Reflection for Saturday, January 2

I have read the scripture passages for today over and over, and each time I read them I seem to hear a message crying out to me, in my own desert, to remember just who I am! When some hear that, they may be thinking I am hearing a message of humility. A message that says, “remember who you are” as in “you are not God.” However, what I actually hear is the opposite, a message that is often much more difficult to receive. I hear that I (We) are the God who dwells within us! Throughout my own personal journey of faith, I remember learning and being reminded that God is God, and we are “just” humans.  That we somehow struggle and fall short because of the limitations that come with being human. However, I have always had a voice crying out within me saying “that doesn’t feel quite right.”

Just last week we celebrated the Incarnation of God. I have often said that I wish the feast we call Christmas would be renamed to the feast of the Incarnation so we would be invited to focus on exactly what we celebrate, which is that God became human. God took on human flesh and became one of us. The word that comes to me as I meditate on this is “embodiment”, which can be defined as the physical form of an idea, quality, or feeling. Jesus embodied God, and now we embody God.

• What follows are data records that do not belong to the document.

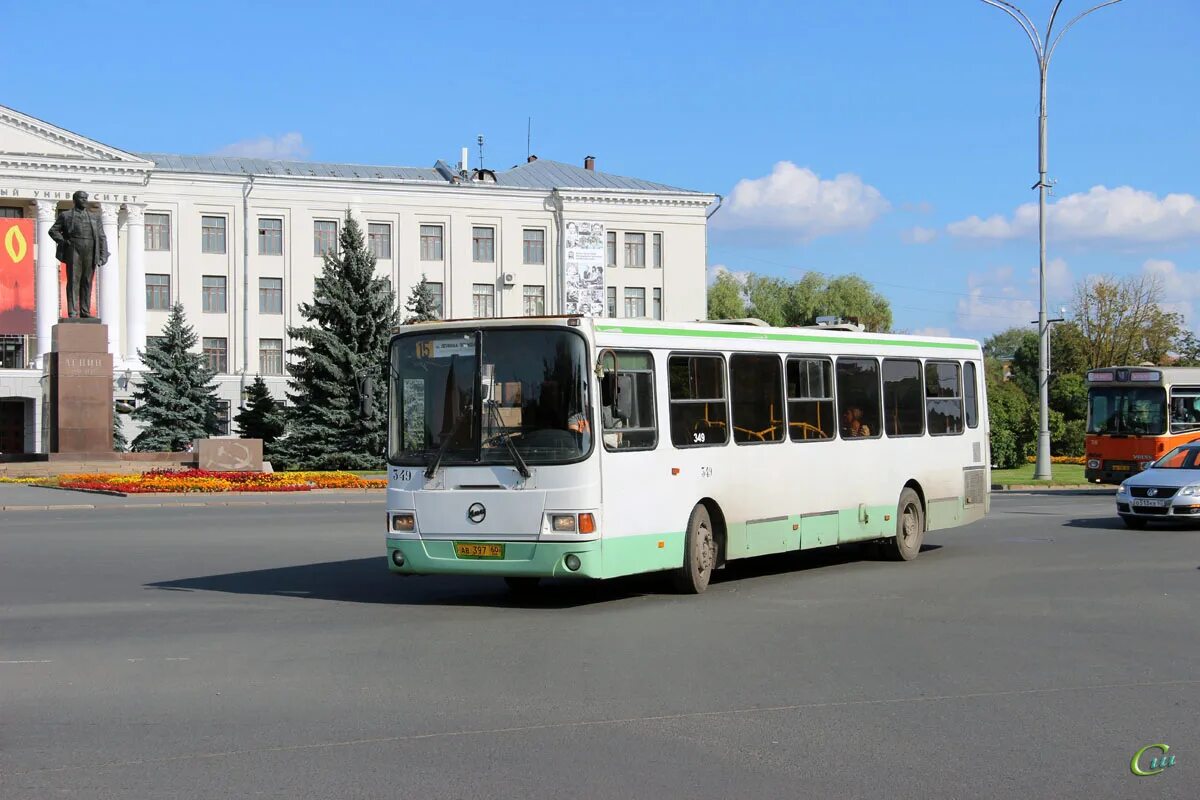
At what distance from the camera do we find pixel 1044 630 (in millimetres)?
11586

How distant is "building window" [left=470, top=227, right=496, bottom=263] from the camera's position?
7981 centimetres

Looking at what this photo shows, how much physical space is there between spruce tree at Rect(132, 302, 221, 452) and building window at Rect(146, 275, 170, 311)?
57.3 feet

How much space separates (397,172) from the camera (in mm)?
82312

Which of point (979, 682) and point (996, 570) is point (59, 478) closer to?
point (996, 570)

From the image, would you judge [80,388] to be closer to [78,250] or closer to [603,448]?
[78,250]

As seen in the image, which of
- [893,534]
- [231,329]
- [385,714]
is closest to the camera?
[385,714]

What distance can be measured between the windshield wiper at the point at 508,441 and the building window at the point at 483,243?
6764cm

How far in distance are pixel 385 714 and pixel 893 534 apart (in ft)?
35.0

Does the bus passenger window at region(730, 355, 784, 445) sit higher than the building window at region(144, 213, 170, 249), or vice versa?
the building window at region(144, 213, 170, 249)

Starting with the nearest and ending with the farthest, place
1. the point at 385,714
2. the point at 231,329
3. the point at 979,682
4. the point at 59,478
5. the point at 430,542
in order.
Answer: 1. the point at 385,714
2. the point at 979,682
3. the point at 430,542
4. the point at 59,478
5. the point at 231,329

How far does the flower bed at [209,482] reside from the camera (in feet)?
107

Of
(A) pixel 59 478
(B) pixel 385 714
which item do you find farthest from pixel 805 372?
(A) pixel 59 478

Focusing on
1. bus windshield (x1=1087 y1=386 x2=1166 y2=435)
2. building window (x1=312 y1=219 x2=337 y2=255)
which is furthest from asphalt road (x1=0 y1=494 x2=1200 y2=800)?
building window (x1=312 y1=219 x2=337 y2=255)

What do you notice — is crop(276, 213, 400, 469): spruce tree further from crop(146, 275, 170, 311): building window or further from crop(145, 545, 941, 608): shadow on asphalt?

One of my favorite songs is “St. Theresa’s Prayer”. The words say “Christ has no body now but yours. No hands, no feet on earth but yours. Yours are the eyes through which he looks with compassion on this world. Yours are the feet with which he walks, to do good. Yours are the hands with which he blesses all the world.” We are the body of Christ. That’s not just a pretty poetic idea, it's a fact.

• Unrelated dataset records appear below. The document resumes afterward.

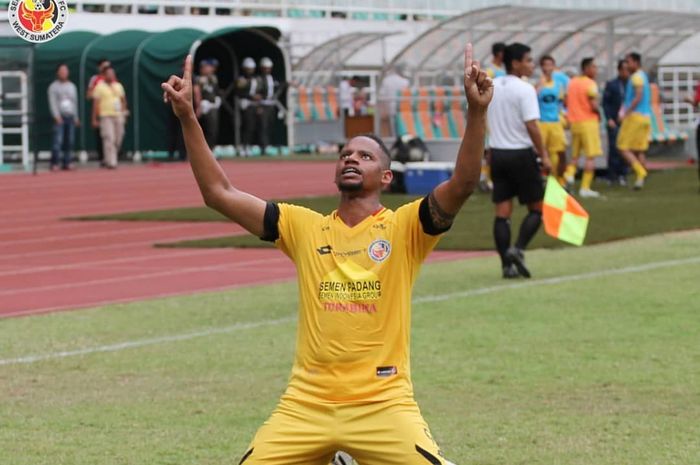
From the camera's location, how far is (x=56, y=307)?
46.4 feet

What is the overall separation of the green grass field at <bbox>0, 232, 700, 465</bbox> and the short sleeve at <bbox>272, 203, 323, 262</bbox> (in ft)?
5.72

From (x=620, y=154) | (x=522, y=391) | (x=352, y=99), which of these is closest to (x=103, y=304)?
(x=522, y=391)

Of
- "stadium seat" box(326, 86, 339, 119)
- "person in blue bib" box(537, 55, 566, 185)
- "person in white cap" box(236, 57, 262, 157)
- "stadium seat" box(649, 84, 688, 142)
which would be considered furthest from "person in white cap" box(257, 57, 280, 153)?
"person in blue bib" box(537, 55, 566, 185)

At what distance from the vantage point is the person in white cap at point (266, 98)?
1716 inches

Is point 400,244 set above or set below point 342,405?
above

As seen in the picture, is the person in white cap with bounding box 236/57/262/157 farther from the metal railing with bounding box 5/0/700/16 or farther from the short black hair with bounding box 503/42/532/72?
the short black hair with bounding box 503/42/532/72

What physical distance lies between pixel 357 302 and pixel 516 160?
9298 mm

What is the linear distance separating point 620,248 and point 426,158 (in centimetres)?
1071

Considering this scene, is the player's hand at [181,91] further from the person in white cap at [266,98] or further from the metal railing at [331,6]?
the person in white cap at [266,98]

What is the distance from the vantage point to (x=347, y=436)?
20.0 ft

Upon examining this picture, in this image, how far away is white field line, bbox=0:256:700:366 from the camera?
1138 centimetres

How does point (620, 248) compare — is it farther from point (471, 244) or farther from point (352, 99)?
point (352, 99)

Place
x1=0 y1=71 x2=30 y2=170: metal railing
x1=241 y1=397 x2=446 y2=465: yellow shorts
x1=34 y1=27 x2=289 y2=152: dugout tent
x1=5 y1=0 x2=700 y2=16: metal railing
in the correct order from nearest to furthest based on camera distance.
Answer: x1=241 y1=397 x2=446 y2=465: yellow shorts, x1=0 y1=71 x2=30 y2=170: metal railing, x1=34 y1=27 x2=289 y2=152: dugout tent, x1=5 y1=0 x2=700 y2=16: metal railing

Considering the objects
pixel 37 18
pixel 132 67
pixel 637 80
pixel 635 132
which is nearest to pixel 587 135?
pixel 637 80
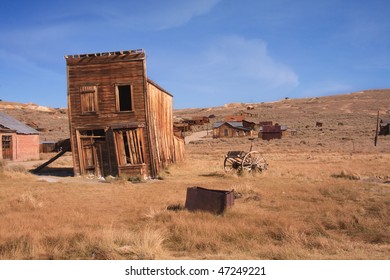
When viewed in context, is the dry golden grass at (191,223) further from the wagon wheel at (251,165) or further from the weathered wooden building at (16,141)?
the weathered wooden building at (16,141)

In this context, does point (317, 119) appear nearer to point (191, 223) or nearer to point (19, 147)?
point (19, 147)

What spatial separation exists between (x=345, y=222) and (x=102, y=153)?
1293 centimetres

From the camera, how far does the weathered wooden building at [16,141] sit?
26.5 metres

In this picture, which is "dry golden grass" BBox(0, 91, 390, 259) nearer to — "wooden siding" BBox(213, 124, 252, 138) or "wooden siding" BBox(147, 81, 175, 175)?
"wooden siding" BBox(147, 81, 175, 175)

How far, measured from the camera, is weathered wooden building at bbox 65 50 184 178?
56.5 ft

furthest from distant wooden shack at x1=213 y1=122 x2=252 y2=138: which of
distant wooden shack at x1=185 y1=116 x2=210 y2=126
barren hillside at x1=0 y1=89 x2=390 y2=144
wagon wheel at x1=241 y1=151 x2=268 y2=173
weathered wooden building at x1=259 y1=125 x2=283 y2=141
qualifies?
wagon wheel at x1=241 y1=151 x2=268 y2=173

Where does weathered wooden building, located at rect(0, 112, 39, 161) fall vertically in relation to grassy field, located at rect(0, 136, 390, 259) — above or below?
above

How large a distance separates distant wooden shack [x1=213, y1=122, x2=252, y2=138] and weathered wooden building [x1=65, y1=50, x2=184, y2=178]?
37932 mm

My favorite author, Richard Rohr, often states that if we remember who we are, then what to do will just naturally follow. Again, I think people can hear that as a judgment or a reminder that we have to be careful to not fall short of what is expected of us. That is not what he means. He is saying that if we truly remember that we are all ONE, we are anointed in Christ, we are the body of Christ (which is pretty powerful), then we would be less apt to think so little of ourselves. He reminds us that we are not “less than.” We are the embodiment of God. So, when we are asked the question “Who are you?” let us confidently respond “I am the God who dwells within me.” We are worthy of that, not because of anything we have done or not done, but by the mere fact that God created us to be that. Own it. Celebrate it. Believe it.